What is a chart in parsing?

A chart is a table that stores every partial constituent found over each span of the sentence, so that shared substructures are computed once and reused, giving polynomial-time parsing.

Constituency and Context-Free Parsing

Computing the phrase-structure tree of a sentence using context-free grammars, dynamic-programming algorithms like CKY and Earley, and probabilistic grammars that resolve ambiguity.

Definition

Constituency parsing assigns a nested phrase-structure tree to a sentence according to a context-free grammar, typically selecting the most probable tree under a probabilistic grammar.

Scope

Covers parsing with context-free grammars: the CKY and Earley algorithms, Chomsky normal form, probabilistic context-free grammars and their lexicalized refinements, and treebank-trained statistical parsers. It addresses ambiguity resolution and parser evaluation.
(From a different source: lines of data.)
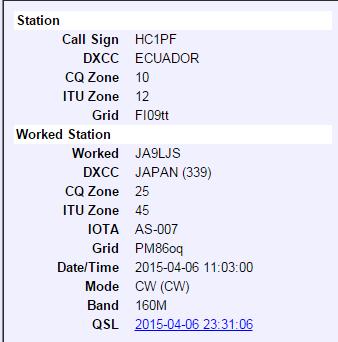 LoTW HC1PF 160m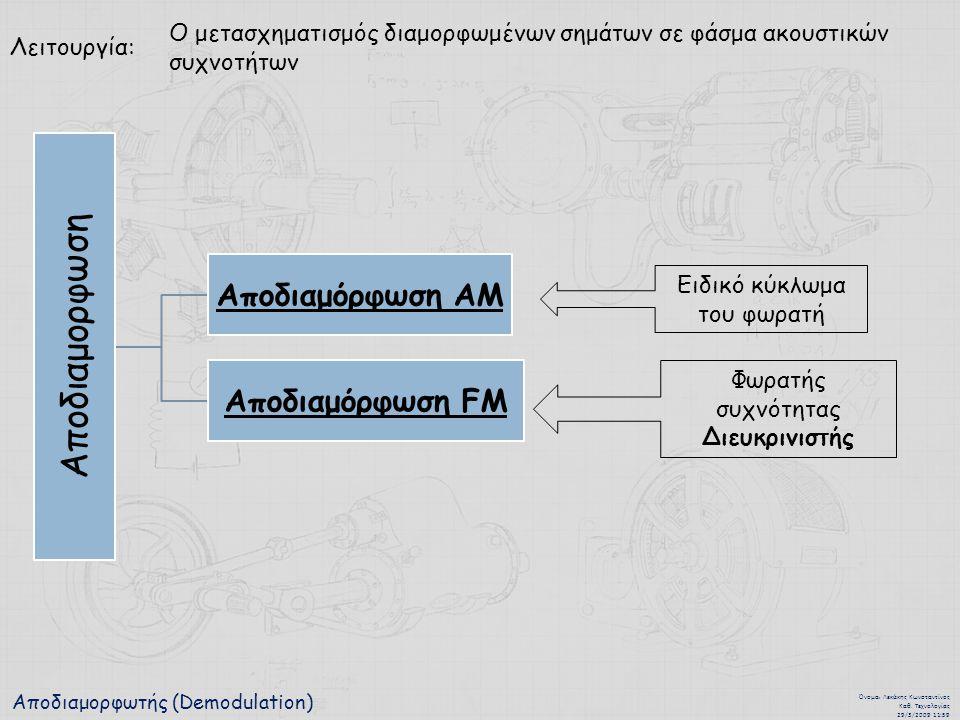Αποδιαμορφωτής (Demodulation)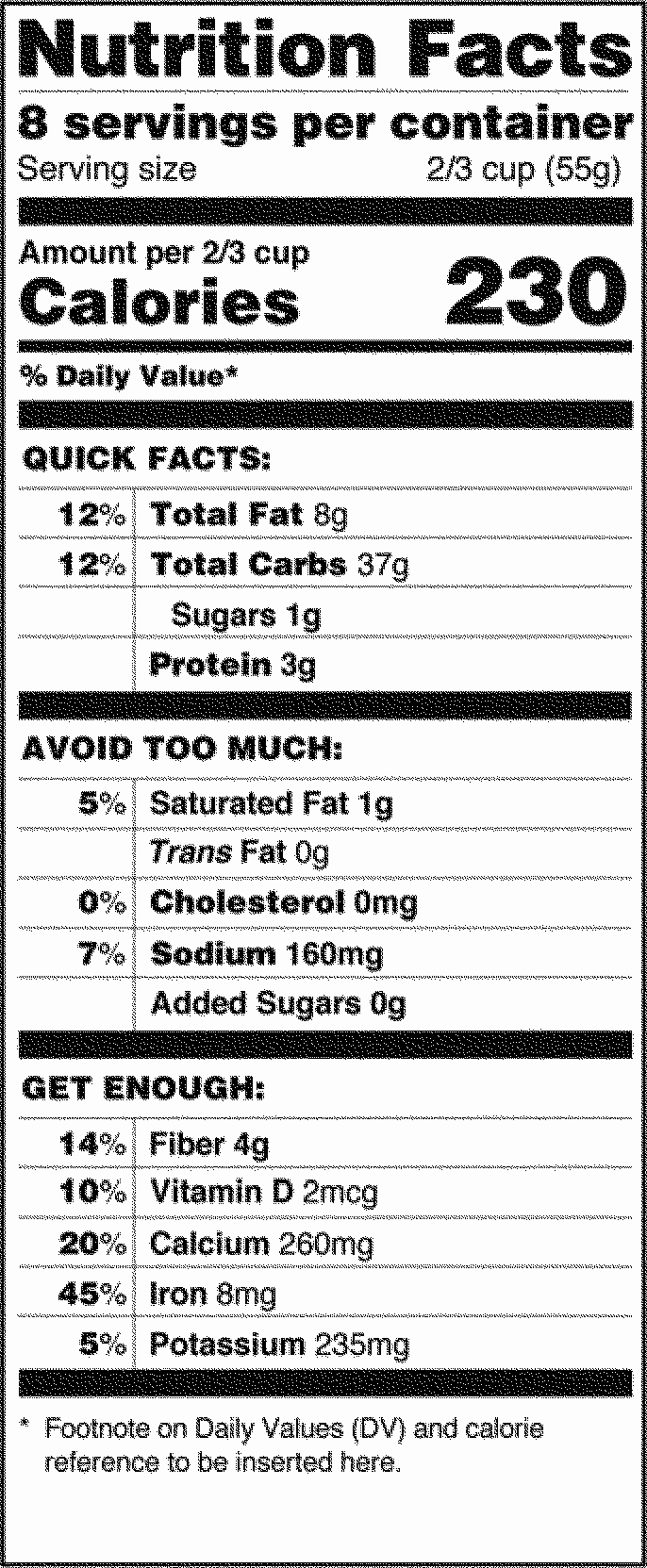 Supplement Facts Label Template Awesome Federal Register Food Labeling Revision Of the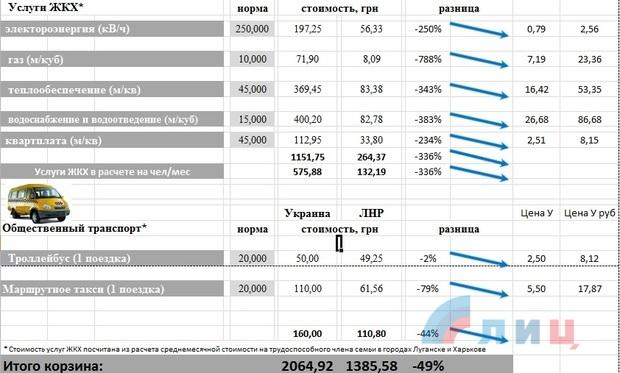 Потребительская корзина в ЛНР почти на 50% дешевле, чем на Украине — данные Госкомстатов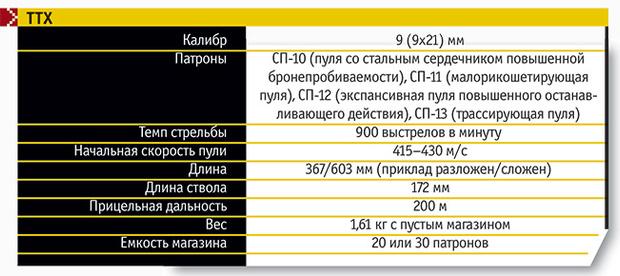 Фото №2 - Как устроен пистолет-пулемет «Вереск»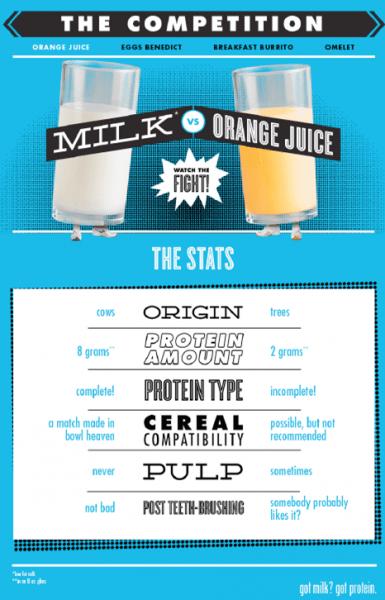 Orange Juice Facts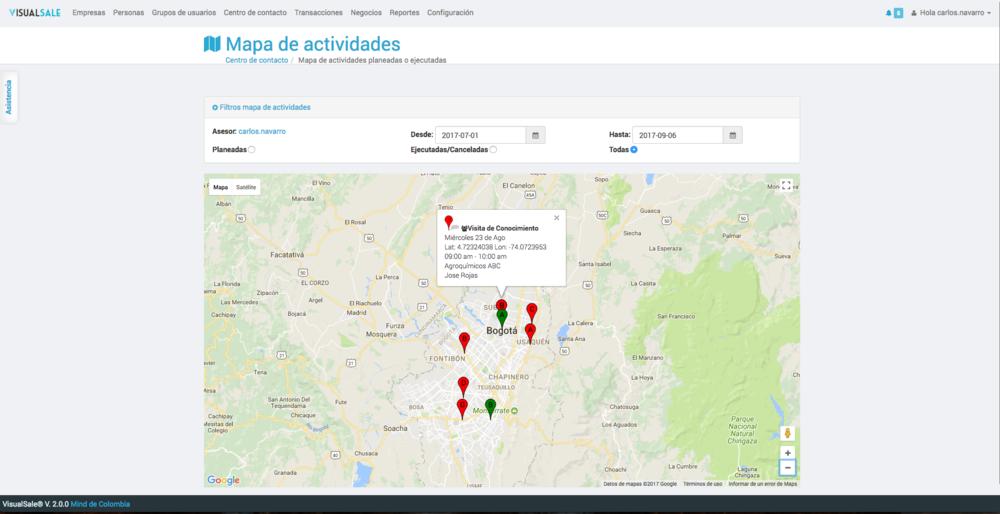 3 Mapa de Actividades.png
Dependency representations and non-context-free formalisms are treated in sibling topics.

Core questions

How does the CKY algorithm parse a sentence in cubic time?
Why must grammars often be converted to Chomsky normal form first?
How do probabilistic and lexicalized grammars improve disambiguation?
How is parser accuracy measured against a treebank?

Key concepts

context-free grammar
CKY algorithm
Earley algorithm
Chomsky normal form
probabilistic context-free grammar
lexicalization
parse tree
treebank

Key theories

Dynamic-programming parsing: The CKY and Earley algorithms compute all parses in polynomial time by filling a chart of subconstituents, avoiding the exponential blowup of naive search.
Lexicalized probabilistic parsing: Conditioning rule probabilities on head words substantially improves parsing accuracy by capturing lexical preferences absent from plain PCFGs.

History

The CKY algorithm (1960s) and Earley's 1970 algorithm gave efficient context-free recognition. With the Penn Treebank, probabilistic and then lexicalized parsers from Collins and Charniak achieved high accuracy in the late 1990s, defining the statistical parsing era before neural models.

Debates

How much lexicalization is needed?: Lexicalized parsers are accurate but sparse; debate concerned whether unlexicalized PCFGs with careful state-splitting could match them, which later work showed was partly possible.

Key figures

Jay Earley
Michael Collins
Eugene Charniak

Seminal works

earley1970
collins2003

Frequently asked questions

What is a chart in parsing?: A chart is a table that stores every partial constituent found over each span of the sentence, so that shared substructures are computed once and reused, giving polynomial-time parsing.